[Information — start]
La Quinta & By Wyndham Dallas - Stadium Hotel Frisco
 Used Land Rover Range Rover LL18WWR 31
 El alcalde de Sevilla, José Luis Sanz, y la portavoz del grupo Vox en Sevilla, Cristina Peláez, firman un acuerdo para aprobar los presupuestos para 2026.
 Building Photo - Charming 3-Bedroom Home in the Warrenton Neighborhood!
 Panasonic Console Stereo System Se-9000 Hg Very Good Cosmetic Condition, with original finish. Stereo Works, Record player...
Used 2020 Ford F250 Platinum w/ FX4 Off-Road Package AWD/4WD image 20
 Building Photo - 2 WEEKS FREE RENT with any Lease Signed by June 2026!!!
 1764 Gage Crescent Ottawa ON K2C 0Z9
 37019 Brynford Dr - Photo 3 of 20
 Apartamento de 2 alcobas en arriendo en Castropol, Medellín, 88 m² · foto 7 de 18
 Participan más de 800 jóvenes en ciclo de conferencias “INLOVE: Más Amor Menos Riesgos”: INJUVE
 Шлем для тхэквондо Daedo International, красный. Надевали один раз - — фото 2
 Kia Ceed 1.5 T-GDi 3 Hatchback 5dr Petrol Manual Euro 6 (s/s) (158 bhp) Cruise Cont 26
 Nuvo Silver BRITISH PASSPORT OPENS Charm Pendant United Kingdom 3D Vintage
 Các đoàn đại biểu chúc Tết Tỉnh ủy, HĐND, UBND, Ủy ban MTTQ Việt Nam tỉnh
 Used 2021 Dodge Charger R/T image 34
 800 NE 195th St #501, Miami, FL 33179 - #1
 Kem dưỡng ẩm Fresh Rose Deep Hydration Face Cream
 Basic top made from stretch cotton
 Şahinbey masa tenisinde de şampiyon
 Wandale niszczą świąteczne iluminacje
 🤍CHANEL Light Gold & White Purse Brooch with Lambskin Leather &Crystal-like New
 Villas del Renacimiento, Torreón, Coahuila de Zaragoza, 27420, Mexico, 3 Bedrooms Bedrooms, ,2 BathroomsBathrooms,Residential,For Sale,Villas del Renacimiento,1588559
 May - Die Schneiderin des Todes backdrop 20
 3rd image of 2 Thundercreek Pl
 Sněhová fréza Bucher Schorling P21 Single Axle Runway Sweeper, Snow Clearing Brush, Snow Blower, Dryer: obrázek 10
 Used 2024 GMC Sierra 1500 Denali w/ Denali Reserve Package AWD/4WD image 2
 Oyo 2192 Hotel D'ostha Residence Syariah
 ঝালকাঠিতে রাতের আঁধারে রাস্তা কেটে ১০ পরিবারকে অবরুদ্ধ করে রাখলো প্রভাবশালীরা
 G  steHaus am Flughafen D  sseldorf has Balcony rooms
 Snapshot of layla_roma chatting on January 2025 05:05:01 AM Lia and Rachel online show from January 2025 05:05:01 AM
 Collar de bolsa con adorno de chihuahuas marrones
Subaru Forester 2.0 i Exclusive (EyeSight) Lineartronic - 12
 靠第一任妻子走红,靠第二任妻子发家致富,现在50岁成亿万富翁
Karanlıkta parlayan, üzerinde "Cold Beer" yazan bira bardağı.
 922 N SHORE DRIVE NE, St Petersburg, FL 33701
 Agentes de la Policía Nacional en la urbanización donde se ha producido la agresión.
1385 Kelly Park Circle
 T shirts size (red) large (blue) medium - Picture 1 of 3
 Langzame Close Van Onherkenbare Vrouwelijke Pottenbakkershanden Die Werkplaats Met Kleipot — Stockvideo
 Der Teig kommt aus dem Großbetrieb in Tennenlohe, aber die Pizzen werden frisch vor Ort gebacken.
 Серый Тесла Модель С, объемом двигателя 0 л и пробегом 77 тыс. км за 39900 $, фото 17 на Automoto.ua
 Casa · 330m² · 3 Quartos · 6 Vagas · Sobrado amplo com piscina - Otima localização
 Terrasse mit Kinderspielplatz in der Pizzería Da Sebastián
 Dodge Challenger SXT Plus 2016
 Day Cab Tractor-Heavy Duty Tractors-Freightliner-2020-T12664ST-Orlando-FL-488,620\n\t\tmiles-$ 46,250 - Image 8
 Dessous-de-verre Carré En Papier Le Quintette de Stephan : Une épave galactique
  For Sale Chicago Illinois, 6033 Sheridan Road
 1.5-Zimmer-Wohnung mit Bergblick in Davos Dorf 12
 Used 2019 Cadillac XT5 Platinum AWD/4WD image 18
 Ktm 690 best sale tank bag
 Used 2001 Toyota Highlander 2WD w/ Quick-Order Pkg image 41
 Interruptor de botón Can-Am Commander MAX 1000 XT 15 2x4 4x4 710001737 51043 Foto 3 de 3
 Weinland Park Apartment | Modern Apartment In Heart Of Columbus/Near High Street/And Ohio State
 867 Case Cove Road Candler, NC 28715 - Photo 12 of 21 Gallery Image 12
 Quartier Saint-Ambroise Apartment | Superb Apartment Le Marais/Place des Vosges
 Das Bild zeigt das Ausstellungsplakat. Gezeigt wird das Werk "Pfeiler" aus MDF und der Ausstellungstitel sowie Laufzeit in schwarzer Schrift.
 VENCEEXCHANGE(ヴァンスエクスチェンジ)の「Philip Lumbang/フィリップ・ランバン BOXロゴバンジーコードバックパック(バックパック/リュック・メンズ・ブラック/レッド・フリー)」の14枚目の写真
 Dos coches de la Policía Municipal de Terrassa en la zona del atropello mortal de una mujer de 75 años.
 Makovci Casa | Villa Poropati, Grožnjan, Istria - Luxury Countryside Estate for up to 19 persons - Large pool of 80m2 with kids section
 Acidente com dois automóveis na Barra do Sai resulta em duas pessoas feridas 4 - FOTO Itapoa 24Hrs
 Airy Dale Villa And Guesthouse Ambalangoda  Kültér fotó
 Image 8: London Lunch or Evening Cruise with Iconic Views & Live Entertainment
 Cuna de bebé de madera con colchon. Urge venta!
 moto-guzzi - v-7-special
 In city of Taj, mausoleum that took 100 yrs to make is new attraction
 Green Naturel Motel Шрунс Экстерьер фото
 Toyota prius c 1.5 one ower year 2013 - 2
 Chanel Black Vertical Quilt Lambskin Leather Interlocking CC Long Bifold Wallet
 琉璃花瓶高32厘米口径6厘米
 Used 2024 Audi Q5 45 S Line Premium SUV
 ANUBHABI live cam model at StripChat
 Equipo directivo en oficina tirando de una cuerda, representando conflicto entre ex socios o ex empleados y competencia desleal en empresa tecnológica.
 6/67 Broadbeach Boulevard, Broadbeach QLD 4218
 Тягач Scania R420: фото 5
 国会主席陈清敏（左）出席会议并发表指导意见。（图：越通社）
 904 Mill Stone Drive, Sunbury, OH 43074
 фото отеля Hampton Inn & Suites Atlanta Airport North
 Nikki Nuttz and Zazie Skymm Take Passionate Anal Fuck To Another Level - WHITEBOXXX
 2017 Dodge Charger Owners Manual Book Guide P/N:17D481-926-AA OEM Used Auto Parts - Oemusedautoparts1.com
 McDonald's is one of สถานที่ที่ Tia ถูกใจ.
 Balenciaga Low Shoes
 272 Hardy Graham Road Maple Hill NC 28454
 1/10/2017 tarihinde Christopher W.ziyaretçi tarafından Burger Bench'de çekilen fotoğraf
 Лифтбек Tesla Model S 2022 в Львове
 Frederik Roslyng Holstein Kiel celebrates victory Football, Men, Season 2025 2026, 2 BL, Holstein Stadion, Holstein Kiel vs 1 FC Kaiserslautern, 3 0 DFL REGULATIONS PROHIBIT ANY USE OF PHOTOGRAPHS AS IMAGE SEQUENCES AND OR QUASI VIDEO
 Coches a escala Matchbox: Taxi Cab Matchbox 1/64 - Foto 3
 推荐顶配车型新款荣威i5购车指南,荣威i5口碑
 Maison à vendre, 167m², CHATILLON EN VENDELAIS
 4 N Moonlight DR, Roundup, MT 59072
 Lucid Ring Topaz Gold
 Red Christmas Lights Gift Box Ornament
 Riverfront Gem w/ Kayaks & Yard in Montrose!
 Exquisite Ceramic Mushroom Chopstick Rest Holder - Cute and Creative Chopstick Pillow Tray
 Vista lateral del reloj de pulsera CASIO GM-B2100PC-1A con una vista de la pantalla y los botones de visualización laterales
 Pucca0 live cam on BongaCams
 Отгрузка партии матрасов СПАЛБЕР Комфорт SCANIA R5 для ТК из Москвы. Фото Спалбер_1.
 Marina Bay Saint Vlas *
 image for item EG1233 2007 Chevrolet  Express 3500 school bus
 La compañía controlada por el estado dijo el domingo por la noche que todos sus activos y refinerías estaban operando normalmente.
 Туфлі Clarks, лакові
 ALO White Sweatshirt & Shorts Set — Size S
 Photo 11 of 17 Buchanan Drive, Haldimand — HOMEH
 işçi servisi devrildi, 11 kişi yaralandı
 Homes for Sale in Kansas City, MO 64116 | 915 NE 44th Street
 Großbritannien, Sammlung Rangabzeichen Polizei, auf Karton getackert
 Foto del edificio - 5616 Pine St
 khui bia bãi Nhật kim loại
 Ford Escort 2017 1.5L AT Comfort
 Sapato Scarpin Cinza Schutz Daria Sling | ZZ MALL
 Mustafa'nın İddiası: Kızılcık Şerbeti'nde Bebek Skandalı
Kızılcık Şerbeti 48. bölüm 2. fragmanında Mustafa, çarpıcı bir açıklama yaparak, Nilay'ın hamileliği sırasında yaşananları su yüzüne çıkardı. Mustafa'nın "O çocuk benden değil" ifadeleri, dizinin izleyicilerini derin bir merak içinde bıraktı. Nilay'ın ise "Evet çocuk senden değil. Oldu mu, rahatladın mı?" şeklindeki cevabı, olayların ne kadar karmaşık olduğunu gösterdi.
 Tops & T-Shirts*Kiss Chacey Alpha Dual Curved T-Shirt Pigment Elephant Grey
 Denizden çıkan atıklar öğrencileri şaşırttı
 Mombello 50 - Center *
[Information — finish]
*The task*:
Retype only this range exactly: the first line of the data through the line where "El alcalde de" appears.

*Answer to this problem*:
La Quinta & By Wyndham Dallas - Stadium Hotel Frisco
 Used Land Rover Range Rover LL18WWR 31
 El alcalde de Sevilla, José Luis Sanz, y la portavoz del grupo Vox en Sevilla, Cristina Peláez, firman un acuerdo para aprobar los presupuestos para 2026.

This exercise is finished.